Calculate the theoretical yield of hydrogen gas (in L) at 295 K for a reaction of 1.50 g magnesium with excess hydrochloric acid. If 1.205 L of gas is produced, what is the percent yield of the reaction?

80.33 %.

Explanation:

For the reaction:

Mg (s) + 2HCl (aq) → MgCl₂ + H₂.

Every 1.0 mole of Mg is dissolved in 2.0 moles of HCl and produce 1.0 mole of MgCl₂ and 1.0 mol H₂. To get the theoretical yield of hydrogen gas (in L) : We want to calculate the no. of moles of Mg in 1.50 g:

n = mass/atomic mass = (1.50 g) / (24.3 g/mol) = 0.062 mol.

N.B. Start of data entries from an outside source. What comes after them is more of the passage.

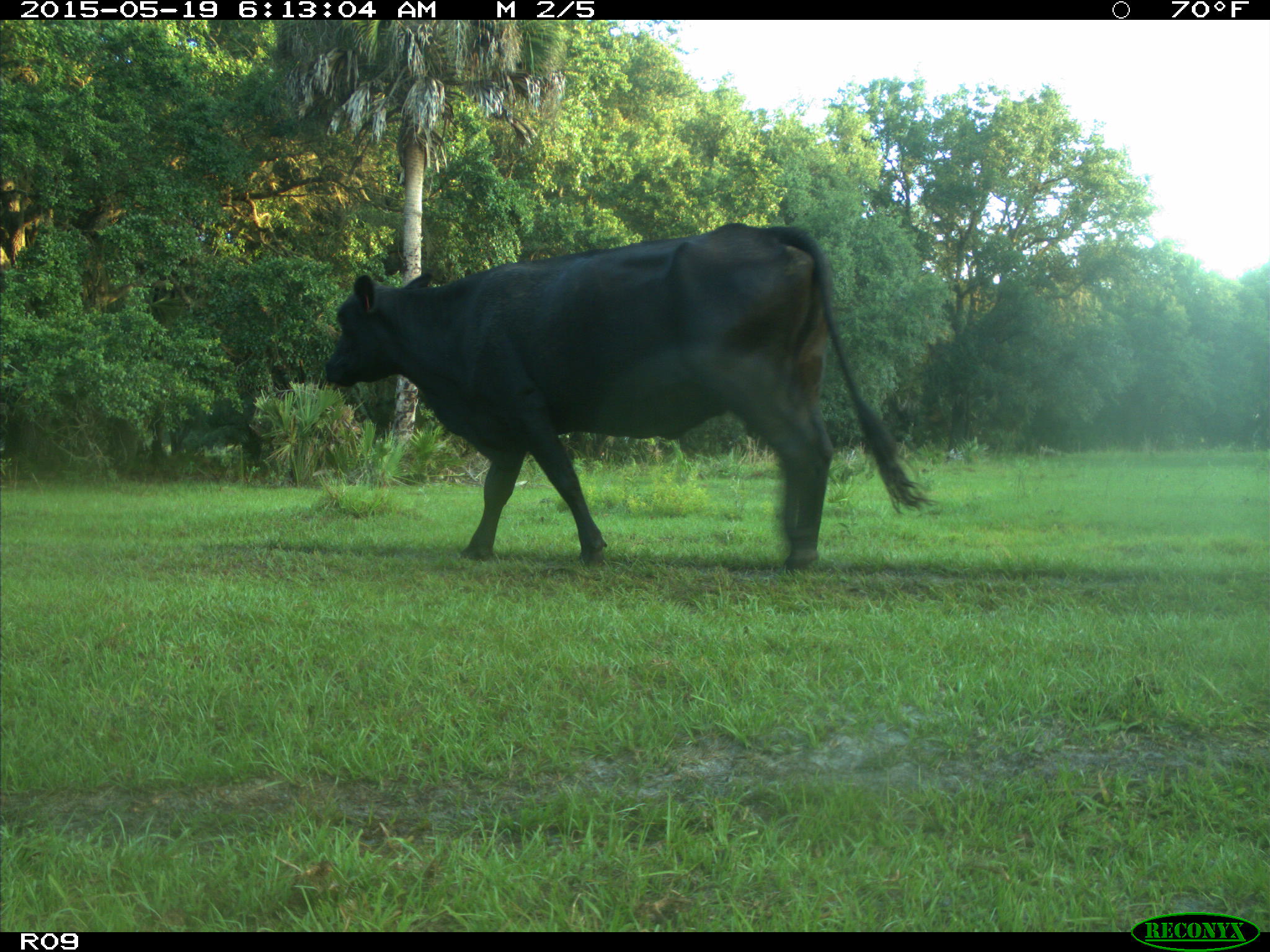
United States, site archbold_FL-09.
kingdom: Animalia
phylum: Chordata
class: Mammalia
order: Artiodactyla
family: Bovidae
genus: Bos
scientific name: Bos taurus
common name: domestic cow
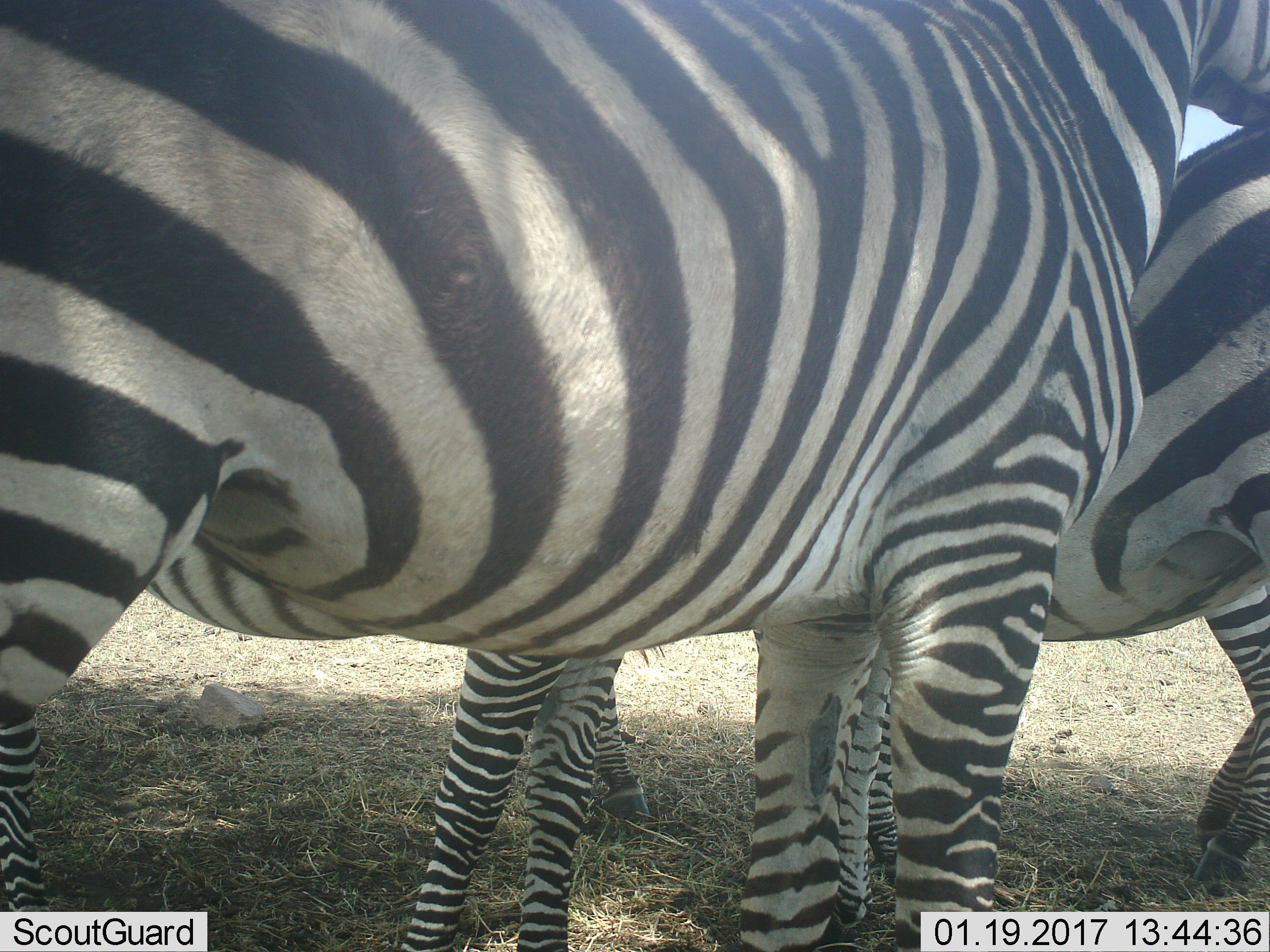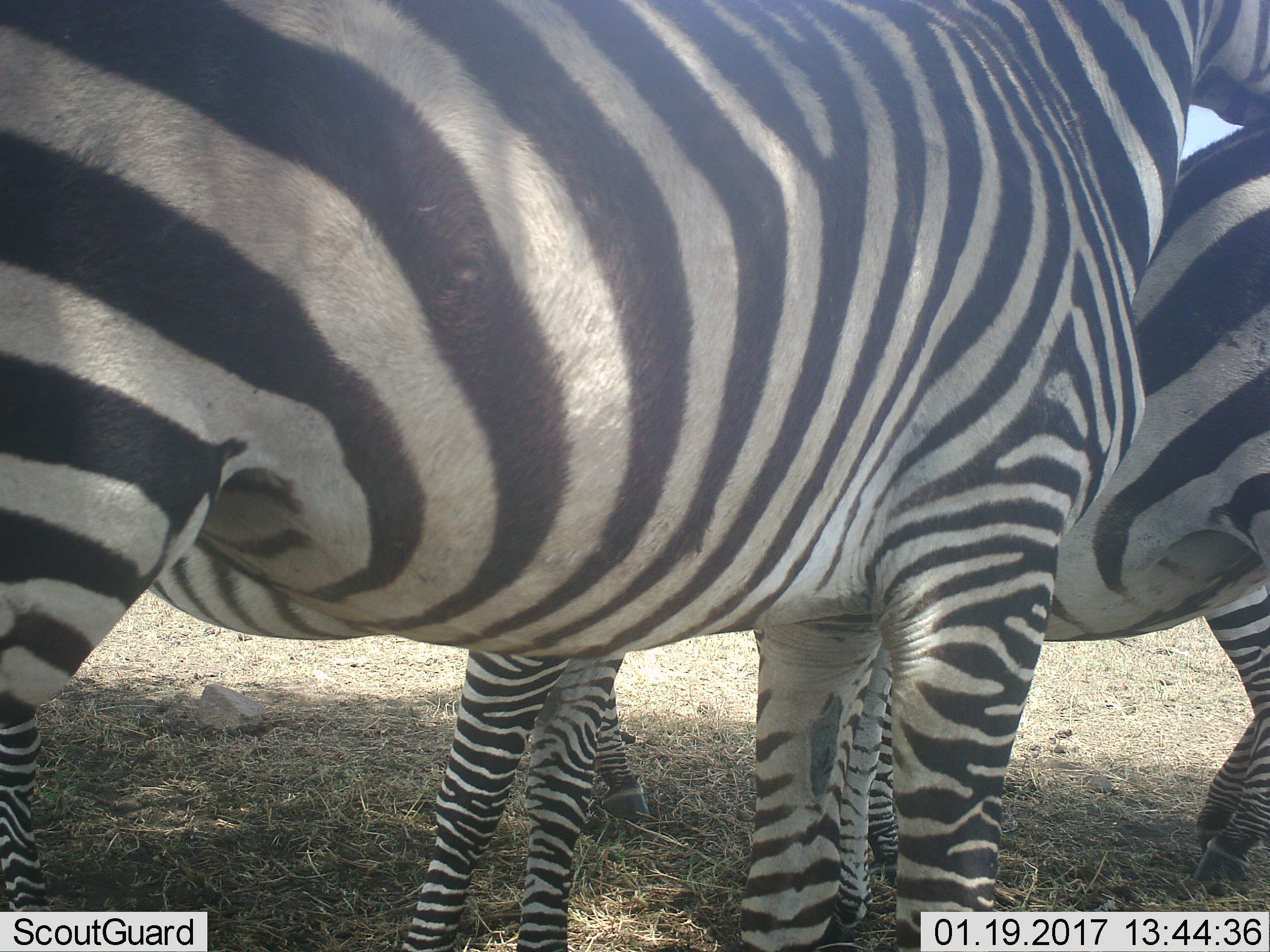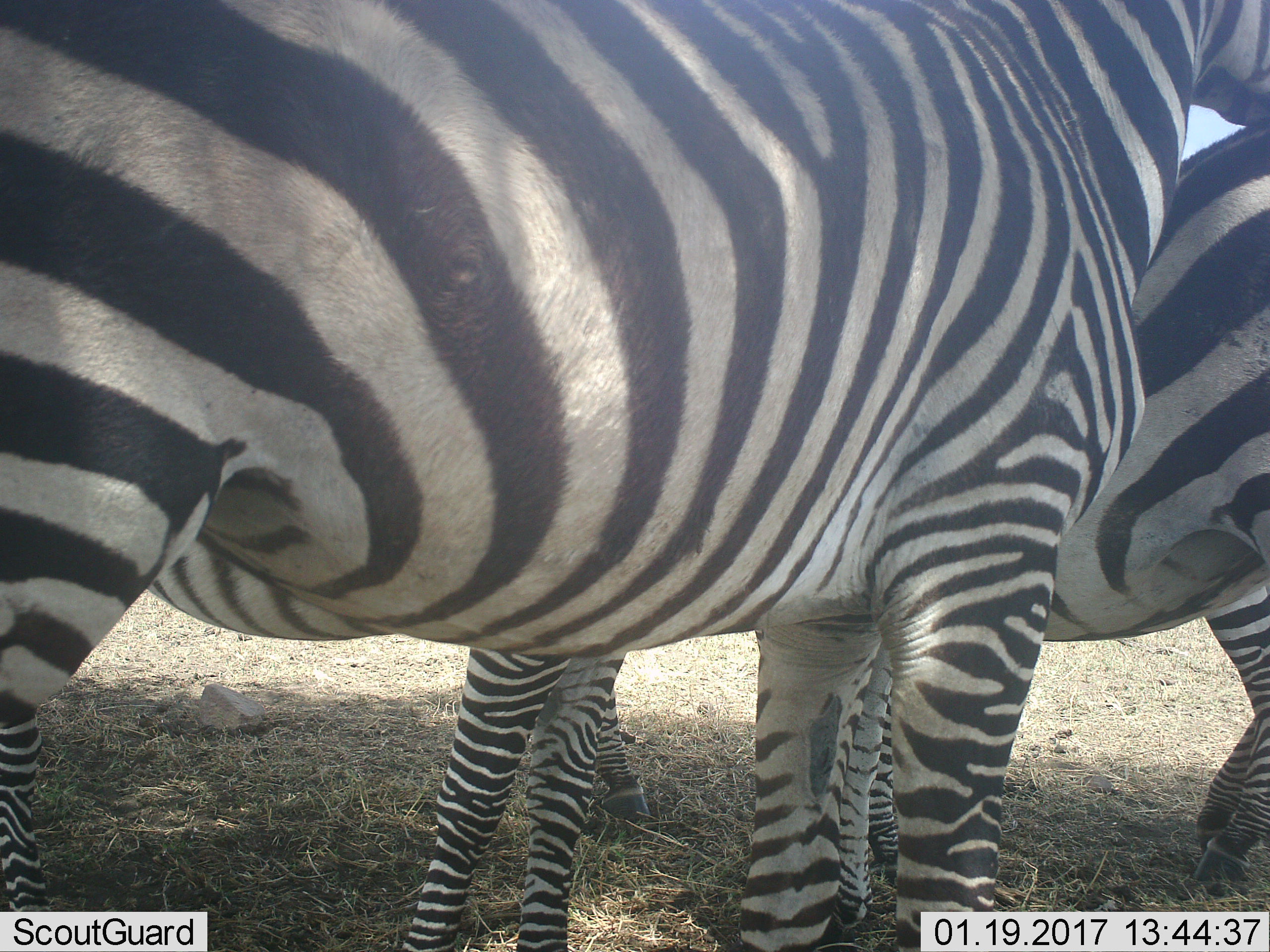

Using cross multiplication:

1.0 mol of Mg produces → 1.0 mol of hydrogen gas.

0.062 mol of Mg produces → 0.062 mol of hydrogen gas.

∵ PV = nRT.

∴ V of hydrogen (the theoretical yield) = nRT/P = (0.062 mol) (0.082 L. atm/mol. K) (295.0 K) / (1.0 atm) = 1.50 L.

The actual yield of the reaction = 1.205 L.

∴ The percent yield of the reaction = (actual yield) / (theoretical yield) x 100 = (1.205 L) / (1.50 L) x 100 = 80.33 %.